Objective: Every line from the one that holds "What distance from" through the final line should be returned exactly. Omit the pictures.

────────────────

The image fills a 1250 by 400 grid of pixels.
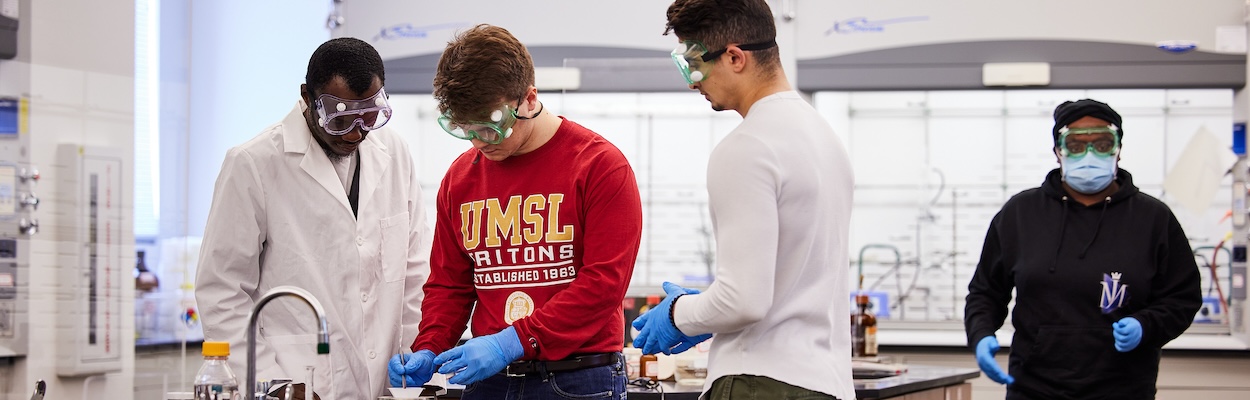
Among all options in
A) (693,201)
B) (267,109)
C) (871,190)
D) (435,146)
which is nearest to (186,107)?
(267,109)

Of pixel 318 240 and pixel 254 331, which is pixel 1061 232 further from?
pixel 254 331


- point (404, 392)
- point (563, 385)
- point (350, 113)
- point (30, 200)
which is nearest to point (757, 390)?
point (563, 385)

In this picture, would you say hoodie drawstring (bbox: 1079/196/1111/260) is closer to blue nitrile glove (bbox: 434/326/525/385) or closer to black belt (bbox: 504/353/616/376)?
black belt (bbox: 504/353/616/376)

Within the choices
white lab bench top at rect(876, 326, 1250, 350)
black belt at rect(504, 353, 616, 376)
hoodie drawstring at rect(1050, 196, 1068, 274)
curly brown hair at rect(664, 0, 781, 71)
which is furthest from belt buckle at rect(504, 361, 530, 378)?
white lab bench top at rect(876, 326, 1250, 350)

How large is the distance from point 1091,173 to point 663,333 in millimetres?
1670

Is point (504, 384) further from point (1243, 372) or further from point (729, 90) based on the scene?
point (1243, 372)

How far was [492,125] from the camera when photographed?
203 centimetres

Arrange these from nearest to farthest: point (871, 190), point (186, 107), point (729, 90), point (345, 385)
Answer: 1. point (729, 90)
2. point (345, 385)
3. point (186, 107)
4. point (871, 190)

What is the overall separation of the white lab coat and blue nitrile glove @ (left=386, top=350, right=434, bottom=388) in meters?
0.15

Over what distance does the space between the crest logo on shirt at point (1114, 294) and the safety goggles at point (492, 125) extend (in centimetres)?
168

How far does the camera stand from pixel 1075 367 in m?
2.92

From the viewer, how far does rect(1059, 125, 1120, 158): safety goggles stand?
121 inches

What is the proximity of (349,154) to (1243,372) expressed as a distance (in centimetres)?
448

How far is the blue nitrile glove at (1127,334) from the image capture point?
9.21 feet
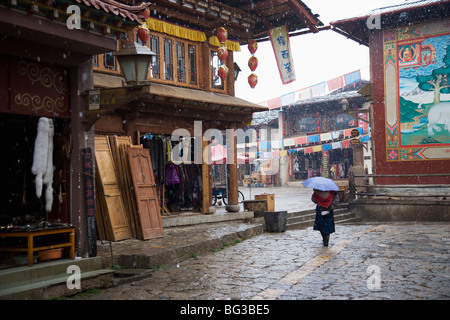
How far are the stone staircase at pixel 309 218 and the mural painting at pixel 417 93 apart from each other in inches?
127

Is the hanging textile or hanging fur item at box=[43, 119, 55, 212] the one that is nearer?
hanging fur item at box=[43, 119, 55, 212]

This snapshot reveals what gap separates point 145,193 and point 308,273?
4.95 metres

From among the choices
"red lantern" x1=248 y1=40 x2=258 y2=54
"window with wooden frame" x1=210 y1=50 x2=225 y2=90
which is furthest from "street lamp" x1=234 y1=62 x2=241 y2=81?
"window with wooden frame" x1=210 y1=50 x2=225 y2=90

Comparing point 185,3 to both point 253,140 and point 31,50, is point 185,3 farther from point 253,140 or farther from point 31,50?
point 253,140

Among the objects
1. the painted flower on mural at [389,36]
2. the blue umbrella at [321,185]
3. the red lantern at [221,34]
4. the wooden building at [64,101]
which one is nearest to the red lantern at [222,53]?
the red lantern at [221,34]

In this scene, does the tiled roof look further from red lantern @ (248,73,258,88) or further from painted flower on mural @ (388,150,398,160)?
painted flower on mural @ (388,150,398,160)

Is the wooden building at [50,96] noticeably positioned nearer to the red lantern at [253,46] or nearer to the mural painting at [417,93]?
the red lantern at [253,46]

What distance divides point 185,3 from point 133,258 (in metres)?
8.78

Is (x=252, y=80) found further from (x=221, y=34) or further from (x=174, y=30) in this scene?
(x=174, y=30)

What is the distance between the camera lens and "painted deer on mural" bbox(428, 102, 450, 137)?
61.9ft

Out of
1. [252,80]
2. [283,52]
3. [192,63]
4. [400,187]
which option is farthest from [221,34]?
[400,187]

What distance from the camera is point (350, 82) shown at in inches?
1686

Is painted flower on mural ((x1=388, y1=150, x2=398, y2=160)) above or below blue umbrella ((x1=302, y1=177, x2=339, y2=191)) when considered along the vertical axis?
above

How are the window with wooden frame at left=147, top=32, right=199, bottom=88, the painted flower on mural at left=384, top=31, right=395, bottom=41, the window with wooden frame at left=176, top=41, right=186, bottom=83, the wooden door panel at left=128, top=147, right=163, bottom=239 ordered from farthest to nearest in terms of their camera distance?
the painted flower on mural at left=384, top=31, right=395, bottom=41, the window with wooden frame at left=176, top=41, right=186, bottom=83, the window with wooden frame at left=147, top=32, right=199, bottom=88, the wooden door panel at left=128, top=147, right=163, bottom=239
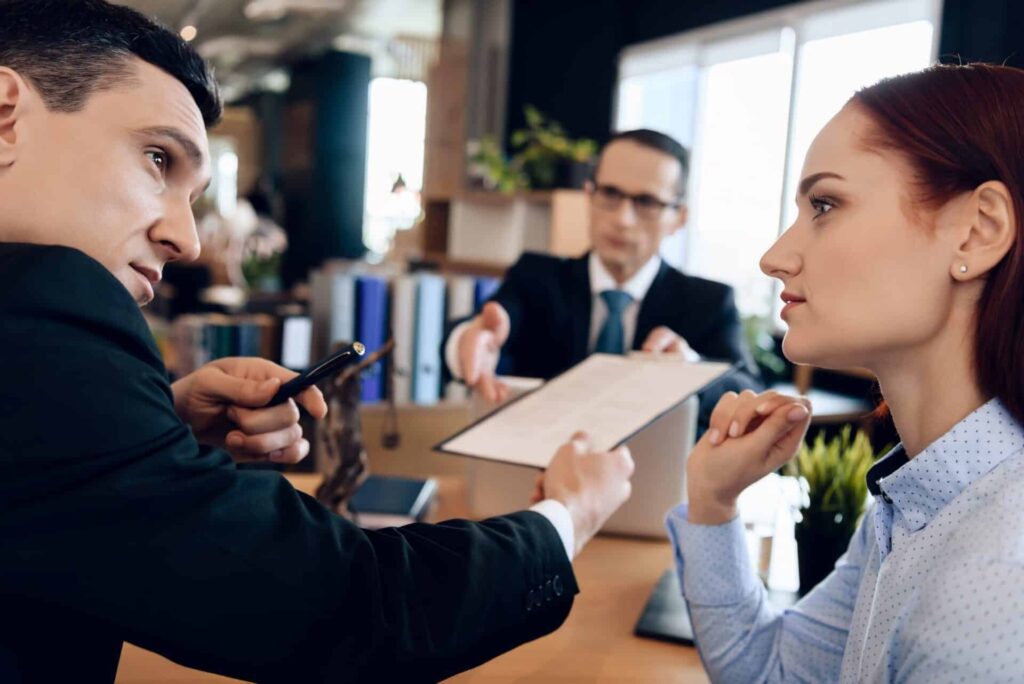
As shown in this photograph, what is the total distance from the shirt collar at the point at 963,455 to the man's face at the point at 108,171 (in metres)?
0.80

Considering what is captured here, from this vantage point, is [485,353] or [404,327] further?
[404,327]

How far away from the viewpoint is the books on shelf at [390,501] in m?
1.54

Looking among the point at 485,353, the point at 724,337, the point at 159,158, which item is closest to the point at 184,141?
the point at 159,158

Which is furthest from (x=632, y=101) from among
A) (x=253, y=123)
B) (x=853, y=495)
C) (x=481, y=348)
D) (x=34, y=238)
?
(x=253, y=123)

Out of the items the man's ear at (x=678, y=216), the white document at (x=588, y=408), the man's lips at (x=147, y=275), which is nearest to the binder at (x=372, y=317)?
the man's ear at (x=678, y=216)

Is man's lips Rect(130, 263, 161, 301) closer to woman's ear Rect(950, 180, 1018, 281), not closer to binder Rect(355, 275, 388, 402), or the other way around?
woman's ear Rect(950, 180, 1018, 281)

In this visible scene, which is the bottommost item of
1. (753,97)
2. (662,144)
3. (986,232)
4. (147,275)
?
(147,275)

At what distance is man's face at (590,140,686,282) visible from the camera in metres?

────────────────

Response to this exercise:
What distance from the camera is point (350, 82) shown at in inches?
1686

Is painted flower on mural ((x1=388, y1=150, x2=398, y2=160)) above or below blue umbrella ((x1=302, y1=177, x2=339, y2=191)) when considered along the vertical axis?
above

How are the window with wooden frame at left=147, top=32, right=199, bottom=88, the painted flower on mural at left=384, top=31, right=395, bottom=41, the window with wooden frame at left=176, top=41, right=186, bottom=83, the wooden door panel at left=128, top=147, right=163, bottom=239 ordered from farthest to nearest in terms of their camera distance?
the painted flower on mural at left=384, top=31, right=395, bottom=41, the window with wooden frame at left=176, top=41, right=186, bottom=83, the window with wooden frame at left=147, top=32, right=199, bottom=88, the wooden door panel at left=128, top=147, right=163, bottom=239
As shown in this photograph, what is the total distance from the shirt collar at the point at 963,455 to the man's face at the point at 108,171 (in metres)?
0.80

Considering what is captured here, from this vantage point, is [485,353] or [404,327] further?
[404,327]

How far away from the viewpoint is the books on shelf at [390,501] in m?
1.54

Looking among the point at 485,353, the point at 724,337, the point at 159,158, which item is closest to the point at 184,141?
the point at 159,158

Which is furthest from (x=632, y=101) from among
A) (x=253, y=123)
B) (x=853, y=495)
C) (x=481, y=348)
D) (x=34, y=238)
?
(x=253, y=123)

Out of the items the man's ear at (x=678, y=216), the white document at (x=588, y=408), the man's lips at (x=147, y=275), which is nearest to the binder at (x=372, y=317)?
the man's ear at (x=678, y=216)

Is man's lips Rect(130, 263, 161, 301) closer to woman's ear Rect(950, 180, 1018, 281), not closer to binder Rect(355, 275, 388, 402), or the other way around?
woman's ear Rect(950, 180, 1018, 281)

In this visible scene, which is the bottommost item of
1. (753,97)
2. (662,144)
3. (986,232)
4. (147,275)
?
(147,275)

At what distance is man's face at (590,140,686,282) visible from the camera in metres?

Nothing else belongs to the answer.